Then, their star sophomore went up for a rebound early in the second quarter and emerged from under the hoop wincing with pain, an image that inevitably conjured thoughts of the worst-case scenario.
Watkins eventually shook away the pain of a jammed finger. A smothering USC press eventually put a stop to Greensboro’s plucky start. And the Trojans eventually rolled through their first-round opponent with a convincing 71-25 win, moving on to the NCAA tournament’s second round where they’ll face ninth-seeded Mississippi State on Monday at 7 p.m. PDT.
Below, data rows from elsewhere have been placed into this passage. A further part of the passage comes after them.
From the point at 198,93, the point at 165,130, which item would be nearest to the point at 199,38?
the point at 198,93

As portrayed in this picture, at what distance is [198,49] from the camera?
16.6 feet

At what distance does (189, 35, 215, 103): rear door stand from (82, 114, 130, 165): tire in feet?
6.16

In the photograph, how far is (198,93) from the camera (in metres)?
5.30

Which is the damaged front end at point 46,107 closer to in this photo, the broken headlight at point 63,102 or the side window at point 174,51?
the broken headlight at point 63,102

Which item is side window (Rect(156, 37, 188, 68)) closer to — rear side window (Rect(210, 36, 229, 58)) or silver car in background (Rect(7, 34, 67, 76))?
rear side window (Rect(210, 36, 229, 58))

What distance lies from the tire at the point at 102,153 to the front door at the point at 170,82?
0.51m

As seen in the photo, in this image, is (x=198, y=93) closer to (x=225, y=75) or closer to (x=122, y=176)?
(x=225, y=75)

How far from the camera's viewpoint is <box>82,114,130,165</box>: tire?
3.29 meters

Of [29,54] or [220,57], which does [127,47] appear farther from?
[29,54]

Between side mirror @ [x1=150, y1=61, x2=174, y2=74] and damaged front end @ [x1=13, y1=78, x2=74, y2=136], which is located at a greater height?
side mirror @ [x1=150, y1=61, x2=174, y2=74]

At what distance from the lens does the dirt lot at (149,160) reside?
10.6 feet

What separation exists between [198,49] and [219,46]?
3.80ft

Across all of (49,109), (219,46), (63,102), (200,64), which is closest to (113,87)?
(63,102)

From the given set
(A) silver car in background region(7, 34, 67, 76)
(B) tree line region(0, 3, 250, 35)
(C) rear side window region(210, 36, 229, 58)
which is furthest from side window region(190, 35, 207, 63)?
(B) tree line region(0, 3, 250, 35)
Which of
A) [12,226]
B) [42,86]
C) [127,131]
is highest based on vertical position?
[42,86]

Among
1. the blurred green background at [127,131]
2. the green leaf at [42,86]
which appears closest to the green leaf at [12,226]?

“We had some rust to get off,” Watkins said. “Hopefully that’s all done with.”
Watkins still scored 22 points to lead USC but she battled through more pain to get there. After landing awkwardly in the third quarter, Watkins limped immediately to the locker room, only to return minutes later for the fourth quarter.
The matchup already was well in hand, begging the question of why USC coach Lindsay Gottlieb risked further injury by playing Watkins. Gottlieb, when asked about that decision, said she trusted the judgment of Watkins and USC’s trainers, who all said she was good to go.
Watkins limped into the postgame news conference before reiterating that she was “all good.”
“It’s the end of the season,” she said. “Body’s a little banged up but on to the next. Nobody really cares, so on to the next.”
USC ultimately didn’t need Watkins at her best to get past the Spartans. It wouldn’t need much offense at all, really. Not with a dominant defense that gave up just four field goals after the first quarter.
It didn’t start that way, though. The Trojans looked nothing like a No. 1 seed with Final Four aspirations in the first quarter. They were sloppy with the ball, committing three turnovers in the first three minutes. They struggled to exploit their significant size advantage on the inside or knock down much of anything from the perimeter. Two minutes into the second quarter, their lead stood at two points.

“We haven’t played in two weeks,” Gottlieb said. “You’ve got to credit the other team for that a little bit for trying to take you out of a flow. And I think we also have to understand how to get ourselves in a flow when teams are trying to take things away from us.”
USC never really found that flow on offense. Outside of Watkins, it shot just 19 for 55 from the field. Kiki Iriafen, who was named a third-team All-American this week, didn’t score for the first 18 minutes and tallied just 13 points as Greensboro gave her trouble underneath. The Trojans also had 17 turnovers.
But their defense was so dominant from the second quarter on that the Trojans still could have won without scoring in the second half.
“Defense,” Gottlieb said, “was our calling card.”
That switch flipped early in the second quarter when Gottlieb turned to full-court pressure. With 6-foot-4 forward Rayah Marshall leading at the front of the press, USC completely suffocated the Greensboro offense, clogging up passing lanes and disrupting every possession. Marshall finished with seven blocks and two steals.

Greensboro didn’t score from the field in the second quarter as it struggled to get the ball past half-court. In the third quarter it hit a single three-pointer — and nothing else.
By that point the Trojans already were emptying their bench and rolling to the second round. Their defense gave up only 17 points after that frustrating first quarter. Greensboro shot a meager 13% from the field, the worst rate by any USC opponent this season, while its 25 points were the second fewest in a women’s NCAA tournament game, just four from the record.
Such an uneven effort by USC might not fly going forward, not with more talented teams on their path to a possible Final Four. But for one afternoon, a dominant defense was more than enough to move on.